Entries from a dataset
* * *

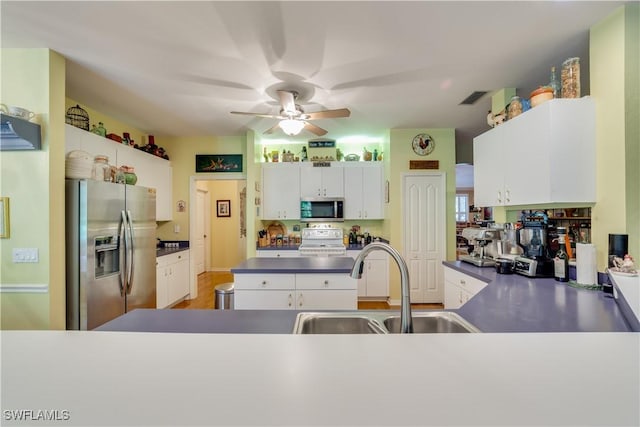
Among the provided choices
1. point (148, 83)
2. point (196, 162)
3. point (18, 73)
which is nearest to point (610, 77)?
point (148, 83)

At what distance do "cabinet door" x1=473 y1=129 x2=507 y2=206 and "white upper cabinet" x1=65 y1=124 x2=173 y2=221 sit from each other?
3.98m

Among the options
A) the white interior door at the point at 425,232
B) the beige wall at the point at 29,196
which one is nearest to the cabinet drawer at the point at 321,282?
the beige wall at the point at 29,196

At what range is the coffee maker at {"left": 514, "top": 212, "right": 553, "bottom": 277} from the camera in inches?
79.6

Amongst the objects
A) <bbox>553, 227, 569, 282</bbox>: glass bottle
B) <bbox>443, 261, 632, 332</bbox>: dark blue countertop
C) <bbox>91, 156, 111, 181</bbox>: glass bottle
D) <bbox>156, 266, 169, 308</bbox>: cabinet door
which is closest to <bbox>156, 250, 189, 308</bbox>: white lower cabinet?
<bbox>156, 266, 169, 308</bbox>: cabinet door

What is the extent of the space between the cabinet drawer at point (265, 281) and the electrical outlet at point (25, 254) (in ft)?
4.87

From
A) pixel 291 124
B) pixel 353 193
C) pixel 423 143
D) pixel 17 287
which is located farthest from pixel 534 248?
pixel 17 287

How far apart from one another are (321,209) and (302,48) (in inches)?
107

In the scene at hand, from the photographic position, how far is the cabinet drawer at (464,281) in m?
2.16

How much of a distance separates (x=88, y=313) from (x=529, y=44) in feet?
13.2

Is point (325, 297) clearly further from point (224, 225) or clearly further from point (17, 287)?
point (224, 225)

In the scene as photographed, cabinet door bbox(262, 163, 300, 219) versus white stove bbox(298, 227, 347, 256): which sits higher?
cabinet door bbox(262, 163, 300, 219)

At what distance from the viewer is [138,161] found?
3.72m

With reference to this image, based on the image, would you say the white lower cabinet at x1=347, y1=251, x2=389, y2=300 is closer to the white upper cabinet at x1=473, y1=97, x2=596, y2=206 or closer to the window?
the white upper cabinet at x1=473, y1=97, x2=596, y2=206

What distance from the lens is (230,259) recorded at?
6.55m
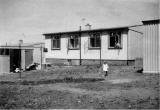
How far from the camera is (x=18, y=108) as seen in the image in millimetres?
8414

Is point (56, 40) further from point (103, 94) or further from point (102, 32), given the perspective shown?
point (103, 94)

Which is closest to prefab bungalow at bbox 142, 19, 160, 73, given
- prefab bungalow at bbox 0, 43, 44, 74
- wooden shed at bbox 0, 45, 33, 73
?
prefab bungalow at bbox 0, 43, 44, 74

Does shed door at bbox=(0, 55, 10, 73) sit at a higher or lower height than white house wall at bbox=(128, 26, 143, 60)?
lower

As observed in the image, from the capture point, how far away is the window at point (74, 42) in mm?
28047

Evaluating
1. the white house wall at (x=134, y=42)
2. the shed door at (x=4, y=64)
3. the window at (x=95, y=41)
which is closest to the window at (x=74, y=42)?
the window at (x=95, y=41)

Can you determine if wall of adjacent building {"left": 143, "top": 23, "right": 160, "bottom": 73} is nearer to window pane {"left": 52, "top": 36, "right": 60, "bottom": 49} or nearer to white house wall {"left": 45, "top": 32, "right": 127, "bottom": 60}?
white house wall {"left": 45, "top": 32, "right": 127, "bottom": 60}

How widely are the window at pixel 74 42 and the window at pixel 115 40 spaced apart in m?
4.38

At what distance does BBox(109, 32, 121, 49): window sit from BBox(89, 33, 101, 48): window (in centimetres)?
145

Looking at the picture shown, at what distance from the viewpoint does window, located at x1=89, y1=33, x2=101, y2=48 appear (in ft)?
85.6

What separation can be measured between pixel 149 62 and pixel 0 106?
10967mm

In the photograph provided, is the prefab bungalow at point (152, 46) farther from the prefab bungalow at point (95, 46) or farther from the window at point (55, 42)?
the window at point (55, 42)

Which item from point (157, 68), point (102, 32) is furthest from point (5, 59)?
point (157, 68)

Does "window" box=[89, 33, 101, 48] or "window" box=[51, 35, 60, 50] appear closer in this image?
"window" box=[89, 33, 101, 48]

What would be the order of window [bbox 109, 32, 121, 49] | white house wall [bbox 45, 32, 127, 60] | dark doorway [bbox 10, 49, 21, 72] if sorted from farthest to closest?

* * *

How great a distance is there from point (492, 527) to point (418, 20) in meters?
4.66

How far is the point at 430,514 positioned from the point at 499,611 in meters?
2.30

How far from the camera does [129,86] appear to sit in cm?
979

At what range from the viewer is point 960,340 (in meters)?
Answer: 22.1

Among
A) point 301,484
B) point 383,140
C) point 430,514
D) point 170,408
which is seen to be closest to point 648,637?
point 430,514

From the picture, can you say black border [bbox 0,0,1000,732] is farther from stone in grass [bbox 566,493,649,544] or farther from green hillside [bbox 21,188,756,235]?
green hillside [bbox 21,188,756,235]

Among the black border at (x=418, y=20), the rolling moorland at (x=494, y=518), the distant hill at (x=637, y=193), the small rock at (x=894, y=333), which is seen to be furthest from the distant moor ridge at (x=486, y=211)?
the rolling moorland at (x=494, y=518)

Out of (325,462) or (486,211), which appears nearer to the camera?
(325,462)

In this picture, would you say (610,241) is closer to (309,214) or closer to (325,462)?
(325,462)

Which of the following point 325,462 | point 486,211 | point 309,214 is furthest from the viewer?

* * *

Write out verbatim the rows in the section that begins with the line containing "Which item from" and ends with the line containing "What would be", including both of those lines.

Which item from point (157, 68), point (102, 32) is furthest from point (5, 59)?
point (157, 68)

Does "window" box=[89, 33, 101, 48] or "window" box=[51, 35, 60, 50] appear closer in this image?
"window" box=[89, 33, 101, 48]

What would be the order of window [bbox 109, 32, 121, 49] | white house wall [bbox 45, 32, 127, 60] | dark doorway [bbox 10, 49, 21, 72] if sorted from farthest to closest?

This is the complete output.